■ The problem ■
With the string "extracted" as the filter, copy each matching line from the records.

■ Input material ■
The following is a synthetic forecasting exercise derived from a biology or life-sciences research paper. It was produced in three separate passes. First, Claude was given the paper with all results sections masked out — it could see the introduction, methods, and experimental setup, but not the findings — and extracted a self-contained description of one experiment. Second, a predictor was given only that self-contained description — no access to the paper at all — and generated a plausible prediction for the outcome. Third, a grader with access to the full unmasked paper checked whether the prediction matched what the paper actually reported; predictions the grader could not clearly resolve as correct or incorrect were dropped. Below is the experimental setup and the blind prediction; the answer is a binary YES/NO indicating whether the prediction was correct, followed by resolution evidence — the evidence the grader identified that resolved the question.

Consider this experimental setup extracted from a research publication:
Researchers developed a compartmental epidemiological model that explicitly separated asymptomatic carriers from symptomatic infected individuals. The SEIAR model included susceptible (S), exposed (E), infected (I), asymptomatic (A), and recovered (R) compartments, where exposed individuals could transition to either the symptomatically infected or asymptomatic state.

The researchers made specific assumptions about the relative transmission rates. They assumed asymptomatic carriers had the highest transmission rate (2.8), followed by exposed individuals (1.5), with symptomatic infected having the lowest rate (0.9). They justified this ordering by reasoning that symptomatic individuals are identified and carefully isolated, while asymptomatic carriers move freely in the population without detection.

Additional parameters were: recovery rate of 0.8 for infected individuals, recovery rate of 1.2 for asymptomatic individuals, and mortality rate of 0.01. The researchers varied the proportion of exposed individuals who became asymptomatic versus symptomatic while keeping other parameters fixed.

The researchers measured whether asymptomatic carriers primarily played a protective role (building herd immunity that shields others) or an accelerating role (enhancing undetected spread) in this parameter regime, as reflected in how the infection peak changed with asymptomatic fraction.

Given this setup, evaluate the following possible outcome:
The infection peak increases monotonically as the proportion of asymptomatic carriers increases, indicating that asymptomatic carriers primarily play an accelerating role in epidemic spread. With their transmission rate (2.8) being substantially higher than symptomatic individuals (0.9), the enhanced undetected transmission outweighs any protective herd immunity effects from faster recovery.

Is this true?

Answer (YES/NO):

■ Solution to the problem ■
The following is a synthetic forecasting exercise derived from a biology or life-sciences research paper. It was produced in three separate passes. First, Claude was given the paper with all results sections masked out — it could see the introduction, methods, and experimental setup, but not the findings — and extracted a self-contained description of one experiment. Second, a predictor was given only that self-contained description — no access to the paper at all — and generated a plausible prediction for the outcome. Third, a grader with access to the full unmasked paper checked whether the prediction matched what the paper actually reported; predictions the grader could not clearly resolve as correct or incorrect were dropped. Below is the experimental setup and the blind prediction; the answer is a binary YES/NO indicating whether the prediction was correct, followed by resolution evidence — the evidence the grader identified that resolved the question.
Consider this experimental setup extracted from a research publication:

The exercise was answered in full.